FLYWEIGHT: Charles Johnson (12-3) vs Jimmy Flick (16-5)
This fight has seen Circumstances. Jimmy "The Brick" Flick is already a weird outlier, an LFA champion turned Contender Series winner who made his UFC debut in 2020, hit a submission-of-the-year candidate flying triangle choke on extremely tough Cody Durden, and shortly thereafter, retired. He said fighting wasn't profitable, there was no retirement plan, and he couldn't escape the reality that he was ruining his body and future for nothing. But then he got divorced, had a mid-life crisis at 31, and decided to come back so his kids could be proud of him. Charles "InnerG" Johnson was not supposed to be here today. Flick's original opponent was the highly-ranked Jeff Molina, whose 3-0 UFC record placed this fight firmly at the cusp of a top fifteen ranking--but unfortunately, Molina is one of the star students of Glory MMA, the formerly successful gym that's now blackballed from the sport thanks to grand poobah James Krause's internationally devastating betting scandal. Johnson is in to save the day, just two months after winning a robbery of a split decision over Zhalgas Zhumagulov so exceptionally bad it made Zhumagulov up and quit the sport entirely.
So how do you really call this? It's Jimmy Flick, who hasn't had a fight in more than two years, getting a late opponent shift to Charles Johnson, a guy who should be 0-2 in the UFC but is inexplicably loved by judges. I'm going with Jimmy Flick by decision because Johnson's shown multiple problems with stronger, better grapplers, but it's very, very rare that a fighter retires from the sport and comes back looking better rather than worse.
WOMEN'S FLYWEIGHT: Priscila Cachoeira (12-4) vs Sijara Eubanks (7-7)

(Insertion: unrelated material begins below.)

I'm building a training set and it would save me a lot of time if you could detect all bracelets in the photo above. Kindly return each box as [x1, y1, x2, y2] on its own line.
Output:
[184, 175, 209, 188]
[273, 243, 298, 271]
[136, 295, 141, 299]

It's real, real hard to overcome a bad start. "Zombie Girl" Priscila Cachoeira is 4 for her last 5 in the UFC, including three vicious knockouts (and one decision she really shouldn't have won), but no one really remembers her for those--they remember her three straight UFC debut losses, including a wildly irresponsible debut against Valentina Shevchenko that saw her outstruck 230-3. It's very hard for an MMA career to redefine itself after something as dramatic as a fight where you got beat at a 76:1 ratio, but by god, Cachoeira and her frantic brawling refuse to give up. Sijara "Sarj" Eubanks, too, knows what it's like to refuse to give up when you maybe probably should. She came to prominence after making it to the final round of The Ultimate Fighter 26, and was the odds favorite to win the final and become the inaugural UFC Women's Flyweight Champion--until her kidneys shut down while cutting weight and she was hospitalized. The half-decade since hasn't been much kinder; between ten scratched fights and struggles with weight that have seen her repeatedly bouncing between 125 and 135 where the competition is much harder to wrestle into a fine paste, Eubanks is one of the exceedingly rare owners of a 50/50 record to still be in the UFC. She's also in the roughest slump of her career, having managed just one victory in her last four bouts (over a woman who now fights at 115 pounds) and, in her most recent appearance, suffering the first stoppage loss of her career after Melissa Gatto shut her off with a kick to the liver.
It's very tempting to read this fight as a swan song for Eubanks given the state of her career, but she's still one of the most powerful wrestlers in the division, and every single opponent who's attempted to take Priscila Cachoeira down has, eventually, succeeded. All Sijara needs is one solid shot per round, and she'll be able to grind Cachoeira down. Sijara Eubanks by decision and this story goes on for at least one more fight.